BEGIN Extract provided

My understanding was, the capacitor thing on HDD's is to ensure it completely writes out a whole sector, so it passes the checksum. I only heard the flush cache thing with respect to enterprise SSD's. But I haven't been staying on top of things.
You definitely weren't testing the cache in a meaningful way if you were hovering over the same track.
WRT to the capacitor thing being about a single sector, think about the time spans. You should be able to even cut out the drive motor power, and still stay up for 100s of ms. In that time you can seek to a config track and blit out the whole cache. If you're already writing a sector you'll be done in microseconds. The whole track spins around every ~8ms at 7200RPM.
Tangential thinking out loud: this makes me think of a sort of interleaving or striping mechanism that tries to leave a small proportion of every track empty, such that ideal power loss flush scenarios would involve simply waiting for the disk to spin around to the empty/reserved area in the current track. On drives that aren't completely full, it's probably statistically reasonable that for any given track position there's going to be a track with some reserved space very close by, such that the amount of movement/power needed to seek there is smaller.
Of course, this approach describes a completely inverted complexity scenario in terms of sector remapping management, with the size of the associated tables probably being orders of magnitude larger. :<
Now I wonder how much power is needed for flash writes. The chances are an optimal-and-viable strategy would probably involve a bit of multichannel flash on the controller (and some FEC because why not).
Oooh... I just realized things'll get interesting if the non-volatile RAM thing moves beyond the vaporware stage before HDDs become irrelevant. Last-millimeter write caching will basically cease to be a concern.
But thinking about the problem slightly more laterally, I don't understand why nobody's made inline SATA adapters with RAM, batteries and some flash in them. If they intercept all writes they can remember what blocks made it to the disk, then flush anything in the flash at next power on. Surely this could be made both solidly/efficiently and cheaply...?
> But thinking about the problem slightly more laterally, I don't understand why nobody's made inline SATA adapters with RAM, batteries and some flash in them.
Hardware raid controllers with Battery Backup Units was really popular starting in the mid 90’s until maybe mid 2010’s? Software caught up in a lot of features and batteries failed often and required a lot more maintenance. Super caps were to replace the batteries but I think SSDs and software negated a ton of the value add. You can still buy them but they’re pretty rare to see in the wild.
I've heard of those, they sound mildly interesting to play with, if just to go "huh" at and move on. I get the impression the main reason they developed a... strained reputation was their strong tendency to want to do RAID things (involving custom metadata and other proprietaryness) even for single disks, making data recovery scenarios that much more complicated and stressful if it hadn't been turned off. That's my naive projection though, I (obviously) have no real-world experience with these cards, I just knew to steer far away from them (heh)
An inline widget (SATA on both sides) that just implements a write cache and state machine ("push this data to these blocks on next power on") seems so much simpler. You could even have one for each disk and connect to a straightforward RAID/SAS controller. (Hmm, and if you externalize the battery component, you could have one battery connect to several units...)

END Extract provided

Task requirements
Update the passage of the thread on drive write caching from "Tangential thinking out" to "there is smaller.", swapping "reserved space" for "spare space". The data is not needed here.

BEGIN Supplied data

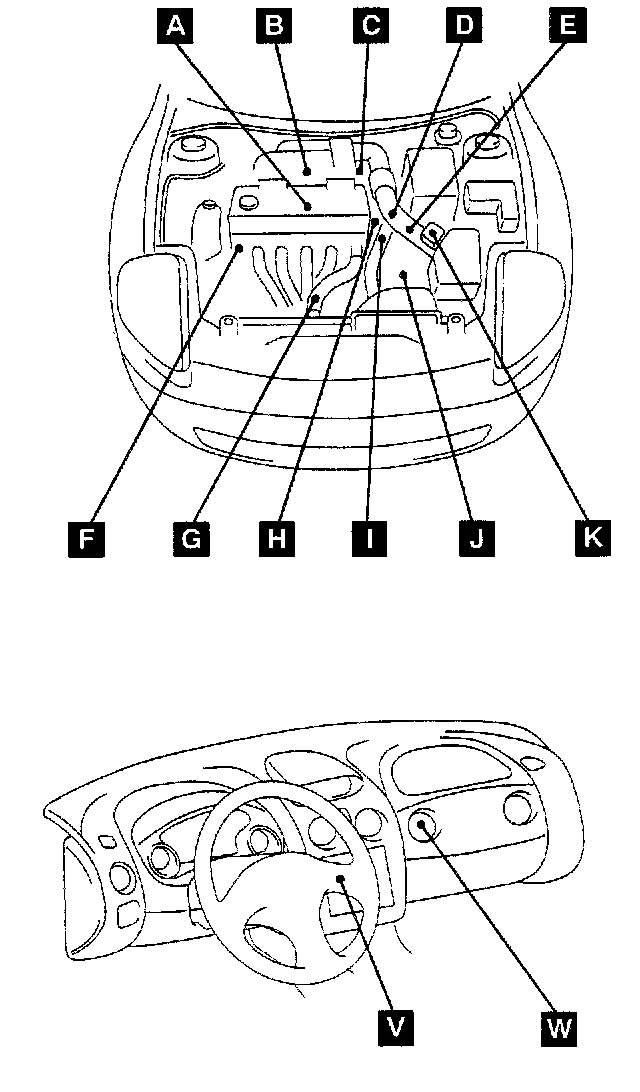 A B C D E

F G H I J K

V W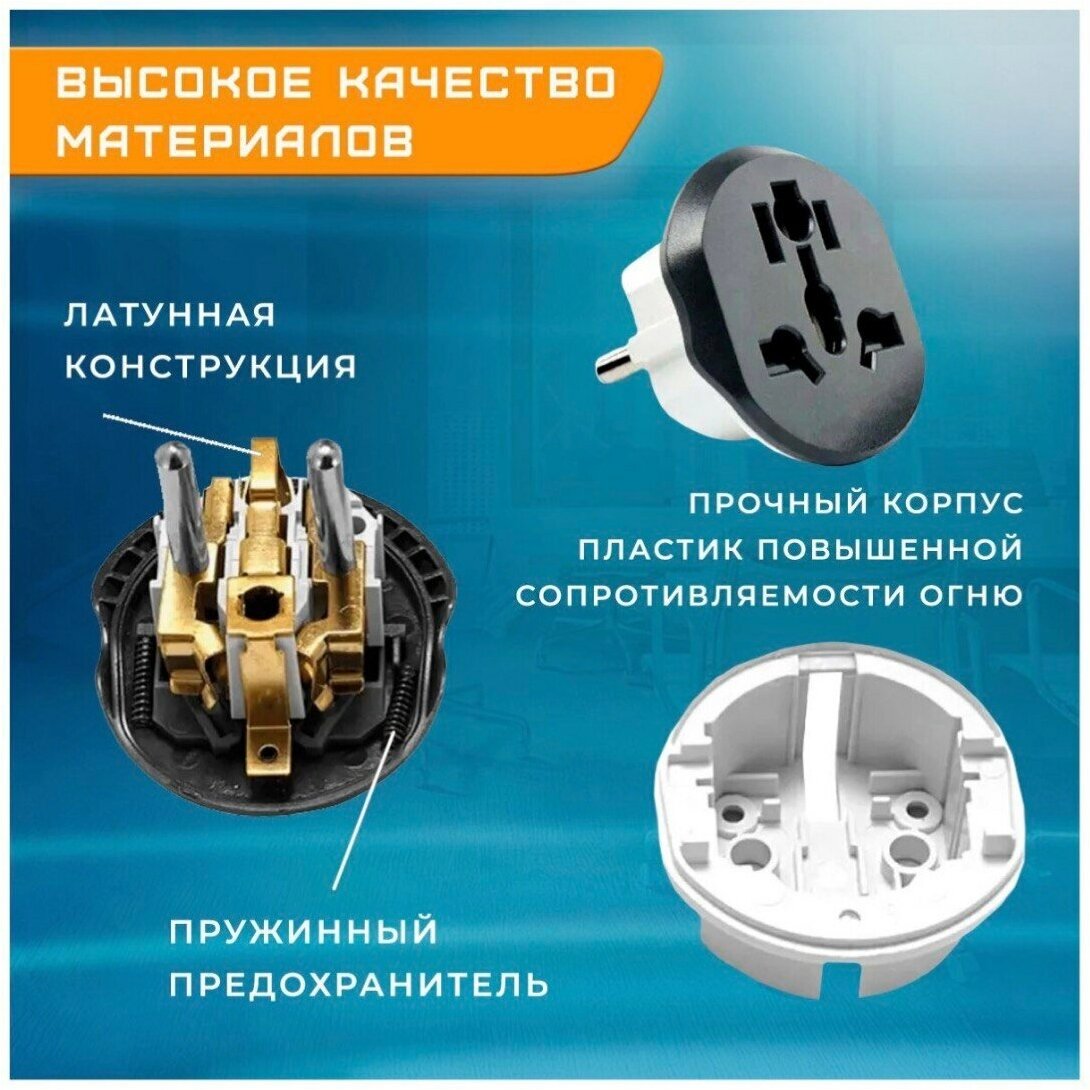 ВЫСОКОЕ КАЧЕСТВО МАТЕРИАЛОВ

ЛАТУННАЯ КОНСТРУКЦИЯ

ПРОЧНЫЙ КОРПУС ПЛАСТИК ПОВЫШЕННОЙ СОПРОТИВЛЯЕМОСТИ ОГНЮ

ПРУЖИННЫЙ ПРЕДОХРАНИТЕЛЬ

END Supplied data

Result of this exercise
Tangential thinking out loud: this makes me think of a sort of interleaving or striping mechanism that tries to leave a small proportion of every track empty, such that ideal power loss flush scenarios would involve simply waiting for the disk to spin around to the empty/reserved area in the current track. On drives that aren't completely full, it's probably statistically reasonable that for any given track position there's going to be a track with some spare space very close by, such that the amount of movement/power needed to seek there is smaller.